Wypadek narciarski na terenie Czech
Witam.
W Grudniu ubiegłego roku podczas pobytu w Czechach na nartach doznałem wypadku i skręciłem kolano.
Otrzymałem pomoc ratowników w postaci zwiezienia mnie saniami ze stoku i zawinięcie nogi w bandaż uciskowy.
Czeski ratownik spisał moje dane osobowe i sporządził protokół. Na moje zapytanie, czy będę musiał za to płacić odpowiedział, że jeżeli jestem ubezpieczony w Polsce, oni załatwią wszystkie formalności, a ja nie muszę nic płacić. Nie było wzywane pogotowie, do Polski wróciłem prywatnym samochodem.
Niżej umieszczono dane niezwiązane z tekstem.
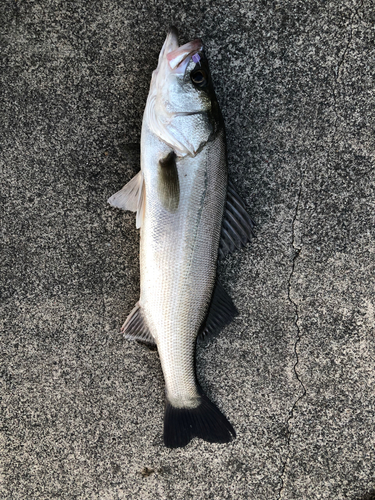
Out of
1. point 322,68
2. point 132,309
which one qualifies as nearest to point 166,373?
point 132,309

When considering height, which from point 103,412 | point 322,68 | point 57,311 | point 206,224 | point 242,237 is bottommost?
point 103,412

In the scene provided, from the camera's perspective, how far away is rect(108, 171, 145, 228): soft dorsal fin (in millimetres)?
1750

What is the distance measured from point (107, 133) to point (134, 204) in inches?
19.7

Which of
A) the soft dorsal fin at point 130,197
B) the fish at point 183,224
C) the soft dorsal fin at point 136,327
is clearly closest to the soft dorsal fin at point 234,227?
the fish at point 183,224

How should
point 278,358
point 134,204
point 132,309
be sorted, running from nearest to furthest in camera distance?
point 134,204 < point 132,309 < point 278,358

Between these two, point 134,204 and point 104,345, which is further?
point 104,345

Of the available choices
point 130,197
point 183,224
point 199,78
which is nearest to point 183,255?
point 183,224

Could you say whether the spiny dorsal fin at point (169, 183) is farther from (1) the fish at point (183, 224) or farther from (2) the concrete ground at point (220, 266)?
(2) the concrete ground at point (220, 266)

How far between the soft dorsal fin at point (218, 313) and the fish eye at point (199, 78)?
1.05 meters

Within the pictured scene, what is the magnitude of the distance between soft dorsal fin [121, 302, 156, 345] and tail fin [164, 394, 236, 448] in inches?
16.0

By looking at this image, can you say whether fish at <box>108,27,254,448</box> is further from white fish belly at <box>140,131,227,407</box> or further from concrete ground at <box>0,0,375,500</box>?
concrete ground at <box>0,0,375,500</box>

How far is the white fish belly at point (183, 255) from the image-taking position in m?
1.62

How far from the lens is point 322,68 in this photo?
1913mm

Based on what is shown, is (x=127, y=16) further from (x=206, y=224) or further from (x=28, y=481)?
(x=28, y=481)
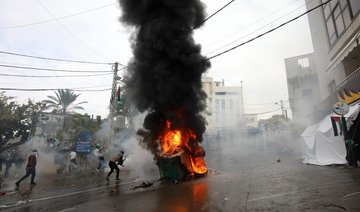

Dzisiaj, po prawie 8 miesiącach od zdarzenia otrzymałem list (nie polecony), a w nim dwa pisma, oba w języku angielskim:
1) Wystawione przez firmę Horska sluzba CR, o.p.s, z dnia 13.01.2012 z numerem konta i kwotą 185 euro do uiszczenia do dnia 12.02.2012
2) Wystawione przez firmę MEDJURIST CZ S.R.O z ponagleniem do zapłaty w ciągu 30 dni pod groźbą skierowania postępowania na drogę karną, do biura "Wohlfarth and Partners, Stuttgart.", wystawione dnia 17.07.2012.
Dodam, że wcześniej nie otrzymałem żadnego listu, a na stoku miałem wykupiony SKIpass.
Czy konieczne będzie zapłacenie tej kwoty?
Może ktoś z Was miał podobną sytuację? Proszę o porady co mam z zaistniałym faktem zrobić.